Lloyds Banking Group has reported a statutory loss before tax of £439 million in the first six months of the year.
This includes a further provision for legacy Payment Protection Insurance costs of £700 million in the second quarter, following an additional £375 million provision in the first quarter.
Underlying profit was down 7% to £2,977 million, as a result of underlying income falling 11% to £8,602 million.
“These half-year results show a continuation of what we delivered in the first quarter: significant balance sheet reshaping and another resilient performance against a backdrop of economic challenges and a lack of public confidence in our industry, said António Horta-Osório, Lloyds Banking Group’s group chief executive.

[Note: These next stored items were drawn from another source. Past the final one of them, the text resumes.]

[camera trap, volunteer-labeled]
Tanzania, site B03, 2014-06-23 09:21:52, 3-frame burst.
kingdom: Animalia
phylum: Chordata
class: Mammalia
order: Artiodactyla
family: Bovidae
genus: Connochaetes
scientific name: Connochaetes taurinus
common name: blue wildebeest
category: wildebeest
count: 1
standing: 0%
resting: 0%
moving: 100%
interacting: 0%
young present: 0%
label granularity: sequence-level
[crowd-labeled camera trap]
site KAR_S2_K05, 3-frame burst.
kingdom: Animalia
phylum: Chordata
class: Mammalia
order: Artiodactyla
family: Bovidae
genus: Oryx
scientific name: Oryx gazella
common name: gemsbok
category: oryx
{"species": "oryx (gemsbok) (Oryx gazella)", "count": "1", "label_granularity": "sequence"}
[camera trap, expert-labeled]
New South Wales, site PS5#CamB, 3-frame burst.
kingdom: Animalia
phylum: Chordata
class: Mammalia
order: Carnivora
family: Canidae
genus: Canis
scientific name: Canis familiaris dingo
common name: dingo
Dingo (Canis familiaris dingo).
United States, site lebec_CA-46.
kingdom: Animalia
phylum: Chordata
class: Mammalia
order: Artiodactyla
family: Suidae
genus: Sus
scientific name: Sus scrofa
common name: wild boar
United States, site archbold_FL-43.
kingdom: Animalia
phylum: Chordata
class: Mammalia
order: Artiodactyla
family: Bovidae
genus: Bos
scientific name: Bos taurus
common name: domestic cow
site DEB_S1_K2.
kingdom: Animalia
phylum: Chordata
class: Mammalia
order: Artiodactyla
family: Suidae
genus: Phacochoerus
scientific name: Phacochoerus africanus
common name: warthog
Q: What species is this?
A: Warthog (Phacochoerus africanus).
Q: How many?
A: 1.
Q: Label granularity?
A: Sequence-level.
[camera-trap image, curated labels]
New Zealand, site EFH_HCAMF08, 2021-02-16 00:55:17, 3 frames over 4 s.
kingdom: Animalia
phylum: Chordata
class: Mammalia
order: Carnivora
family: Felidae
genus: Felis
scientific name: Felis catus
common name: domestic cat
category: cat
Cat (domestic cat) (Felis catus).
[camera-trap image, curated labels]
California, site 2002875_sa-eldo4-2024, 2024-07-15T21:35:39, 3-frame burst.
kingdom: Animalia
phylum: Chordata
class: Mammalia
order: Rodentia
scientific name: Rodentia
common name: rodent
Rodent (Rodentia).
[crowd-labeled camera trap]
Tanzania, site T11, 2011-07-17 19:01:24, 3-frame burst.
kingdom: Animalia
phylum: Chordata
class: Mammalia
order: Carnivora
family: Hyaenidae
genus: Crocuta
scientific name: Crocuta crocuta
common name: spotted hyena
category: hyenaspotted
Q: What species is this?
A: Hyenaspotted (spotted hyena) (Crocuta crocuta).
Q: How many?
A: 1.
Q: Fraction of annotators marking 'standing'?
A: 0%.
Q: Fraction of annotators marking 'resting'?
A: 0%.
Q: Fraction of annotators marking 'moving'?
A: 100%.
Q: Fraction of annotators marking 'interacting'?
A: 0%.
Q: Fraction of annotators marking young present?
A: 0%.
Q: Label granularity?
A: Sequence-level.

“We are on track to deliver our strategic aims and we are making significant progress with our financial targets. We are building a stronger and safer group: one with a more robust balance sheet, lower exposure to risk and with lower operating costs. This is enabling us to increase our support to UK households, businesses and communities.
“Lloyds Banking Group is a very different organisation to our main competitors. We will continue to demonstrate that in our actions and our words. We believe there is real competitive advantage in moving faster to become a ring fenced UK retail and commercial bank, and this will be another important step toward providing sustainable returns for our shareholders and support to our customers and communities.
“By doing that we will return the bank to profitability and that will ultimately give taxpayers the opportunity to get their money back.”